5. Comment on doit gouverner les villes ou Principautez lesquelles premier qu'elles fussent gaignées estoyent a elles Chap. 5.

1 : Quand ces païs qui s'acquierent, comme i'ay dict sont accoustumez de vivre de leur lois en liberte, il y a trois manieres de les tenir.

2 : Le premier est de les destruire. L'autre d'y aller demourer en personne. Le tiers est de les laisser vivre a leur mode, retenant dessus une pension, apres y avoir establi un gouvernement de peu de gens qui les garde en amitie,

3 : pource que estans ce peu de gens eslevez en cet estat par le prince, ilz sçavent bien qu'ilz ne peuvent durer sans sa puissance et son amitie, et qu'ilz doivent faire tout leur possible pour le maintenir. Et certes si on veut garder, une ville accoustumee de vivre en liberte, on la tient beaucoup mieulx par le moyen des citoyens mesmes qu'autrement.

4 : Nous avons pour exemple les Lacedemoniens et les Rommains. Les Lacedemoniens ont tenu ceux d'Athenes et de Thebes y commectans peu de gens a les gouverner, et toutesfois ilz les ont perduz.

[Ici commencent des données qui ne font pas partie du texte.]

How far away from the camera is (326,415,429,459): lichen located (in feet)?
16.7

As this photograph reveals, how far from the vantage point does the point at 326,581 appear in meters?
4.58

5 : Les Rommains pour garder Capue, Cartage, et Numance les ont rasees et ne les ont pas perdues. Ilz voulurent tenir la Grece quasi comme faisoyent les Lacedemoniens la remectant en liberte et luy laissant ses loix, mais il ne leur revint point a bonne fin, en sorte qu'ilz furent contrainctz de ruiner plusieurs villes de ceste province pour la tenir :

6 : car pour certain il n'y a point de plus seure maniere pour iouir des villes que les raser. Mais qui devient Seigneur d'une ville acoustumee d'estre a soy, et ne la destruict point qu'il sattende d'estre destruict par elle, pource quelle ha tousiours pour refuge en ses rebellions le nom de la liberte et ses vieilles coustumes, lesquelles ny par la longueur du temps, ny pour aucun bienfaict ne s'oublieront iamais,

7 : ny pour chose qu'on y face ou qu'on y pourvoye (si ce n'est qu'on chasse et dissipe les habitans) ceste liberte ni ses privileges ne se peuvent effacer. Comme il advint a Pise apres tant d'annees quelle fut mise en servitute des Florentins.

8 : Mais quand les villes ou nations sont acoustumees a vivre soubz un prince et que sa race est faillie, puis qu'elles sont en partie ia stillees d'obeïr, d'autre coste n'ayant point de viel Seigneur, d'en choisir un nouveau de leur corps, elles ne s'accorderoyent iamais, de vivre en liberte elles ne sçauroient, tellement qu'elles ne s'avancent pas si tost de prendre les armes. Par ainsi le prince les peut vaincre plus aisement et s'en asseurer mieux.

9 : Mais les communautez des gouvernements vivent plus longuement, hayssent et desirent la vengeance plus asprement. Car la memoire de ceste ancienne liberte ne les laisse, ny peut laisser a repos, si bien que le plus seur moyen est de les ruiner, ou d'y demourer.